→ Text for analysis
The Metropolitan Corporate Counsel
Thomas J. Hall
September 01, 2001
It’s a bright spring morning at the (fictional) New Jersey Development Company, and the Marketing Manager is going over the presentation boards to her boss. “Joe, “these units are moving so fast that we are going to have no problems selling everything we have before the end of September,” the Marketing Manager remarked brightly.
“Well”, said the CEO, handing her some pictures of two downtown urban New Jersey locations, “let’s see how well you do marketing these.”
Indeed, if the current state policy is successful, that is what many New Jersey development companies are going to be doing. Current New Jersey state policy highly disfavors exurban expansion. Even though Governor DiFrancesco has put the kibosh on the watershed rules which his predecessor had approved, the DEP has still enacted regulations which make it nearly impossible for developers to build large lot developments on septics; and even if there are no water shed regulations, Executive Order 109 is still in place, requiring extensive, detailed analysis before sewer lines can be extended beyond existing sewer areas. There is no doubt that the current environmental policy highly discourages exurban expansion.

→ Instructions
1. Please translate this sentence from the article on New Jersey development policy into Spanish: "Current New Jersey state policy highly disfavors exurban expansion."
2. Answer these questions from the article on New Jersey development policy:
(a) What time of day and season is the scene at the development company set in?
(b) By when does the Marketing Manager expect to sell everything?
(c) Which executive order requires detailed analysis before sewer lines can be extended beyond existing sewer areas?

→ Data section
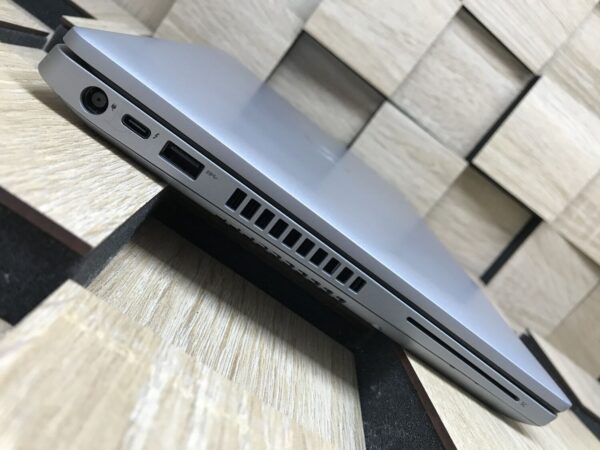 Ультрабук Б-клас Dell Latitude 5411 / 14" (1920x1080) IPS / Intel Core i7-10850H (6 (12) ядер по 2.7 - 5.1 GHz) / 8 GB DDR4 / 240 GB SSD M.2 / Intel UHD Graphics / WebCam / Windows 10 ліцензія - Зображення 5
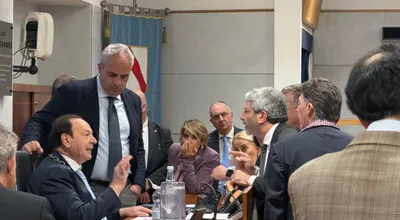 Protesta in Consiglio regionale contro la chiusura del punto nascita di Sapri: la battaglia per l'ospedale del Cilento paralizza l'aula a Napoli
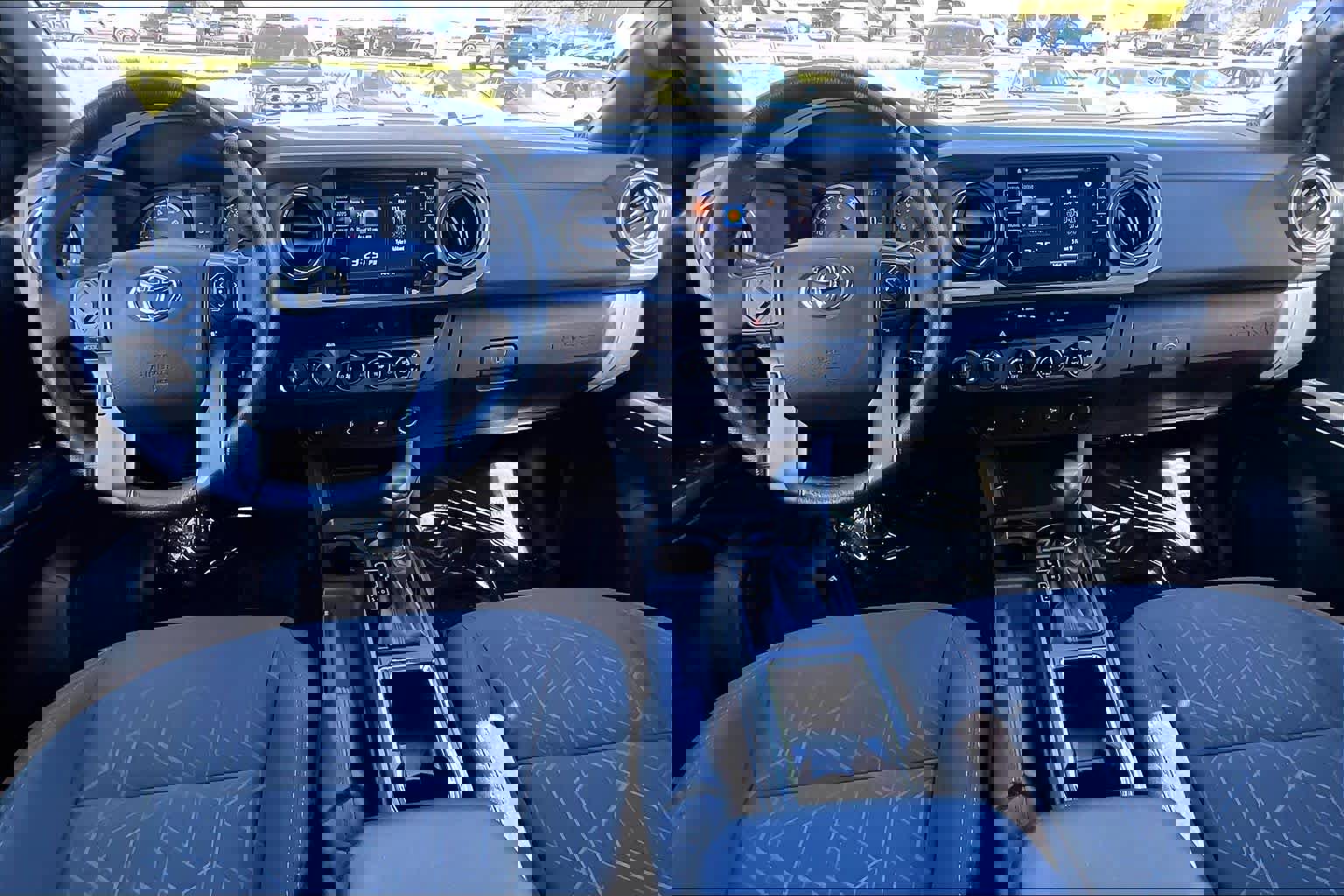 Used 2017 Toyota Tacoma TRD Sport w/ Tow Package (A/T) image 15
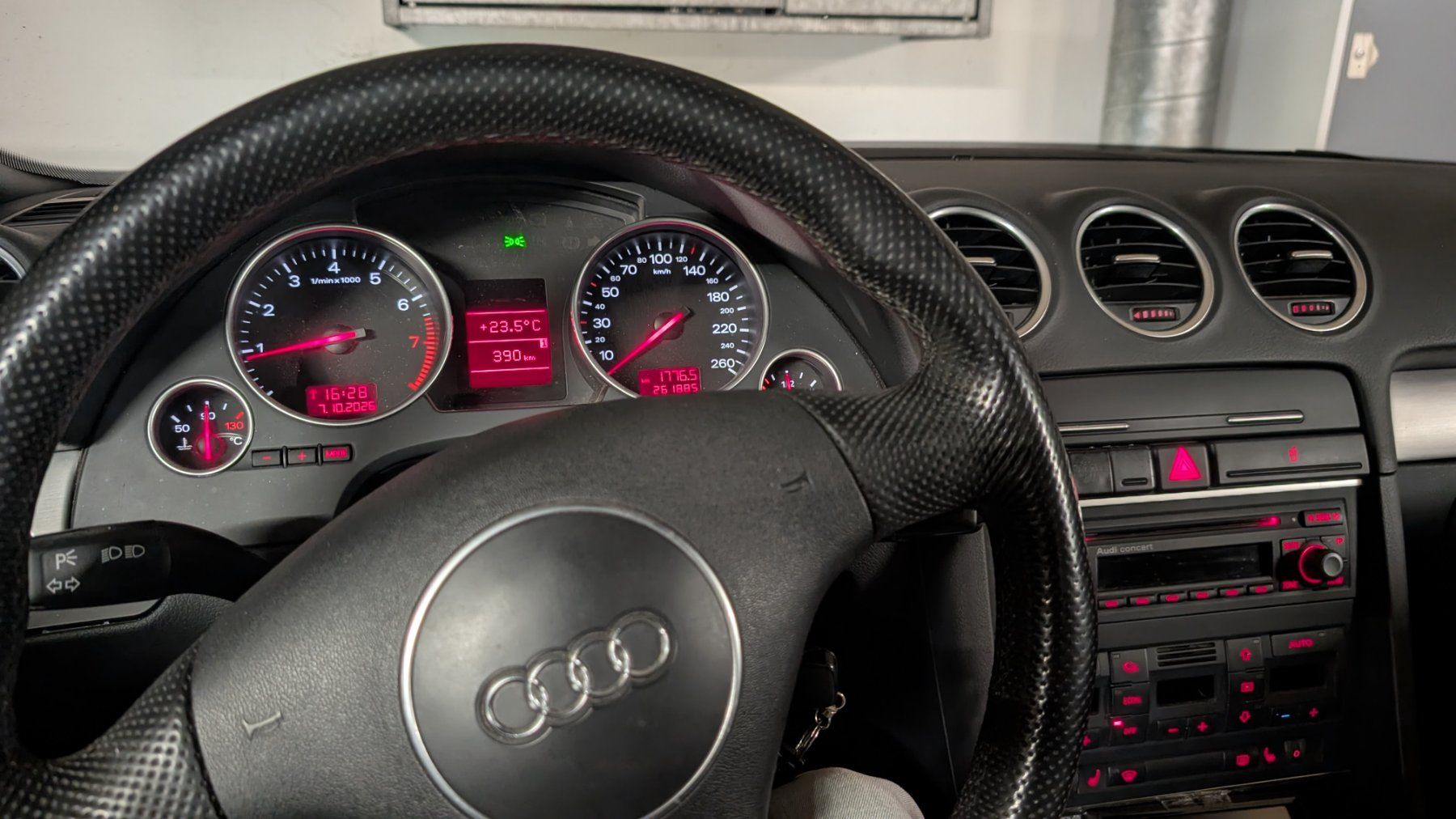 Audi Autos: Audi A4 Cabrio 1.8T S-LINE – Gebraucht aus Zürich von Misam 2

→ Responses per task
1. La política estatal actual de Nueva Jersey desfavorece en gran medida la expansión exurbana.

2.
(a) A bright spring morning.
(b) Before the end of September.
(c) Executive Order 109.